Submitted by Luke Hewitt on Fri, 2016-01-15 04:29

Glad you liked it. Some of this was also mentioned in the comment below, but in general my thoughts are as follows:

We might not need any major breakthroughs at all to do unsupervised learning (or, at least, very weakly supervised learning) somewhat well, and models like ladder networks are already shaping up to look very promising. Maybe it won't be them specifically, but I wouldn't be surprised if weakly-supervised gradient descent with a similarly clever objective on a similarly clever architecture ended up finding representations as good as those we can build in a fully supervised setting now. Then somebody like Google will let it loose on YouTube and we'll have some very, very useful feature extractors.
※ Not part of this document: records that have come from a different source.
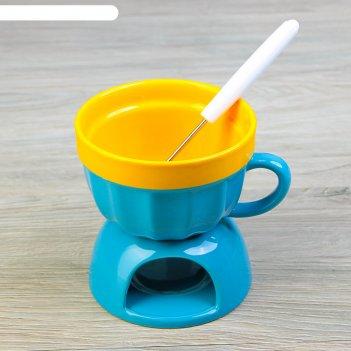 Набор для фондю сладкая чаша с вилочкой 15 см, цвет желто-голубой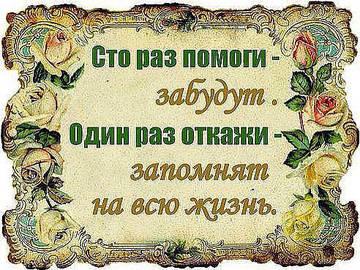 http://sf.uploads.ru/t/F6Xpy.jpg
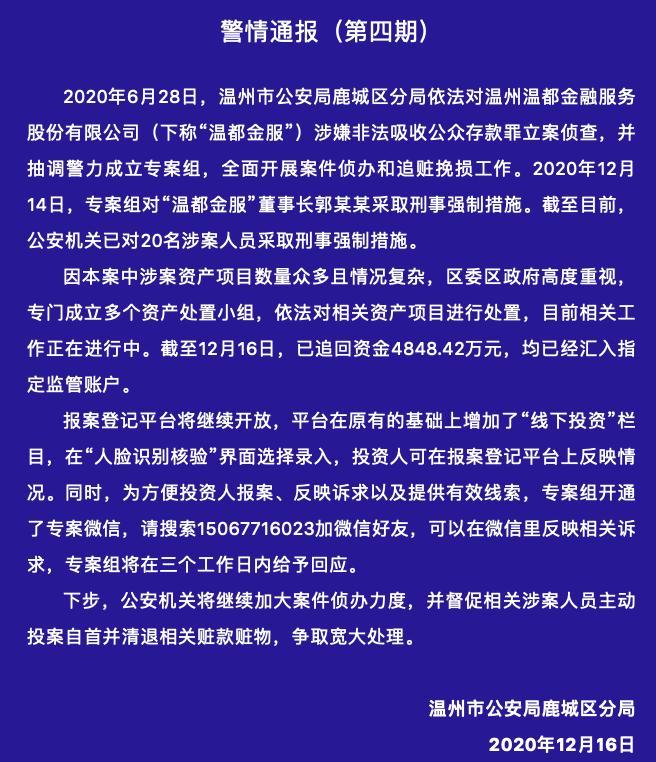 独家!南京金交中心总裁、温州温都金服董事长等20人被抓,涉嫌非法吸存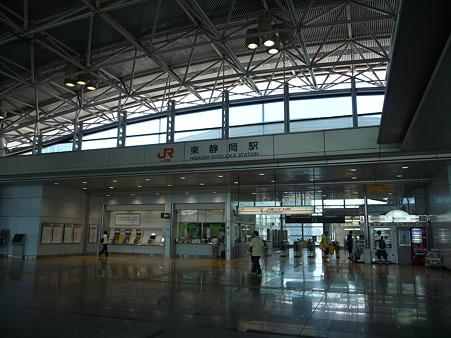 100830-静岡のガンダム (2)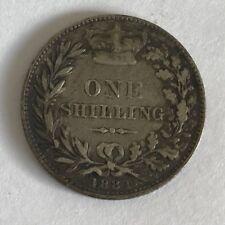 Antique Victoria Victorian Silver 1881 One Shilling Coin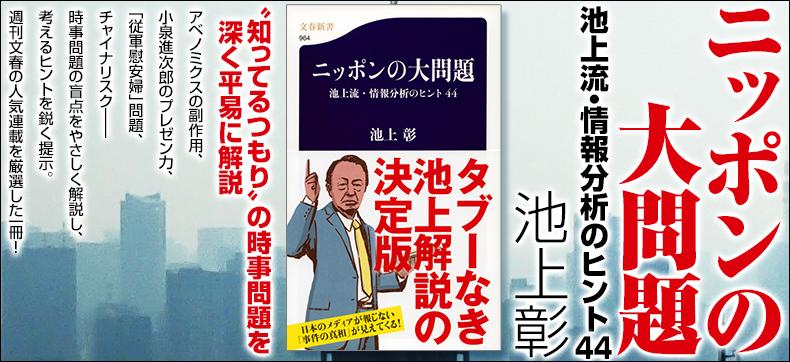 ニッポンの大問題 池上流・情報分析のヒント44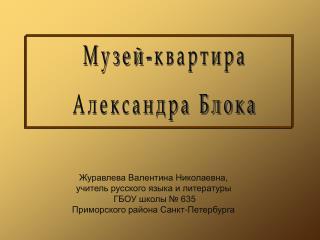 Музей-квартира Александра Блока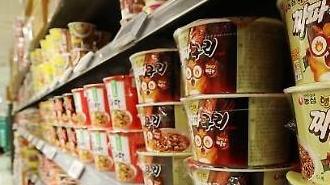 Covid19 giúp tăng doanh số bán hàng cho mì ăn liền Hàn Quốc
But I wonder just what these features will represent, and I suspect that they will be very different to the things that humans gleam when looking at an image. On the one hand, I can imagine that they'd have a great deal of breadth, having watched something like 1000 human lifetimes (back-of-the-envelope calculation) worth of video. Perhaps while I would see a lamp, they would see an "IKEA INGALUND Floor Lamp", or something, as well as a great wealth of useful related information that can be scraped from text on the internet. I'm probably brushing over some very difficult scaling-up challenges here, but Google were willing to throw 16,000 cores for 3 days at this sort of thing in 2012 so that might be alright.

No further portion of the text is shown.